Cubbin explained that he doesn’t think manufacturers fully understand the impact cyber attacks could have and that “they have no idea why or how it might happen to them.”

Data breaches are becoming an increasing concern for manufacturers, as they need to protect their intellectual property, processes and secure future customers. If companies like Apple are unable to protect their IP from their own employees, will smaller manufacturers and companies face an even bigger task in doing this?

Cubbin explained as long as the correct steps are taken to protect businesses against cyber attacks, the benefits of utilising digital systems outweigh the risks.

Tips to keep cyber safe

Cubbin explained, companies need to know where vulnerabilities lie in their data and without this, “it is like trying to get a bespoke suit made for you but not giving them any measurements.”

In order to counter cyber threat, Cubbin suggested these four steps for businesses:

  • Business leaders have to understand the potential cyber risk and impact
  • Where are those cyber risks to the business?
  • They then need to work out a solution to the security problems
  • Finally, business leaders need to implement these solutions, and monitor them afterward

Utilising big data case study: Rakusen’s cracker manufacturer

University of Bradford is working with Rakusen’s on a big data project to improve the efficiency - image courtesy of Depositphotos.
The collaboration aims to use big data to create an intelligent manufacturing dashboard – image courtesy of Depositphotos.
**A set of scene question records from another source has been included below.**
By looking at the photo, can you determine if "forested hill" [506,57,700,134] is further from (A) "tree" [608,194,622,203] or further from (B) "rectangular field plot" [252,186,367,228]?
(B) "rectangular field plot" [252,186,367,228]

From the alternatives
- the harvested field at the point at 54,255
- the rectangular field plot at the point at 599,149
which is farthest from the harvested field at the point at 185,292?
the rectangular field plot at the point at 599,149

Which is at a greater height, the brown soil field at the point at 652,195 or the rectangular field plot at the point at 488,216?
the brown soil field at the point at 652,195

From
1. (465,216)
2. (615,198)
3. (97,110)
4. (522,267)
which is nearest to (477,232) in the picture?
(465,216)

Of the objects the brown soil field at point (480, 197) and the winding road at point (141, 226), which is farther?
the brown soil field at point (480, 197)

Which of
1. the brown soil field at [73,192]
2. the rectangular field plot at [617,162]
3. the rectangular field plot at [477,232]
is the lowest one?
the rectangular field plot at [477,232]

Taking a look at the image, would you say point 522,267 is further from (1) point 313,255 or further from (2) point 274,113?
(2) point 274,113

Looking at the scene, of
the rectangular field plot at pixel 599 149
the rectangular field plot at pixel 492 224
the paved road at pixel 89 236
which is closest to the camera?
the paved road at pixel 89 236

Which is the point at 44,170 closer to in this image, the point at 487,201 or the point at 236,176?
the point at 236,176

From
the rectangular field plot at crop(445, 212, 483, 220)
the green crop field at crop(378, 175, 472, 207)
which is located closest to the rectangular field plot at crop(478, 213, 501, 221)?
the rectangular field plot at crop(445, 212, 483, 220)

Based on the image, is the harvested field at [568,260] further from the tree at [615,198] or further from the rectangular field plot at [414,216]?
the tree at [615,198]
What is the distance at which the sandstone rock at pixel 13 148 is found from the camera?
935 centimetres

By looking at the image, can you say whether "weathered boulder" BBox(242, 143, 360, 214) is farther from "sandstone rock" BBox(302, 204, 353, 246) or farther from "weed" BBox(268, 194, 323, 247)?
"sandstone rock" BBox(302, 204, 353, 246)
Leeds-based cracker manufacturer, Rakusen’s is working with the University of Bradford on a big data project to improve product line efficiency.

The Manufacturer previously reported that the project will use big data intelligence to provide the snack manufacturer the ability to improve the capacity of its product lines.

The collaboration aims to create an intelligent manufacturing dashboard, which sets out production, ingredients, and supply chain components to create consistent and quality food products.

Bradford computer science academics are to use a Knowledge Transfer Partnership (KTP) to apply big data, industrial internet of things (IIoT), and artificial intelligence research principles in order to carry out their objectives.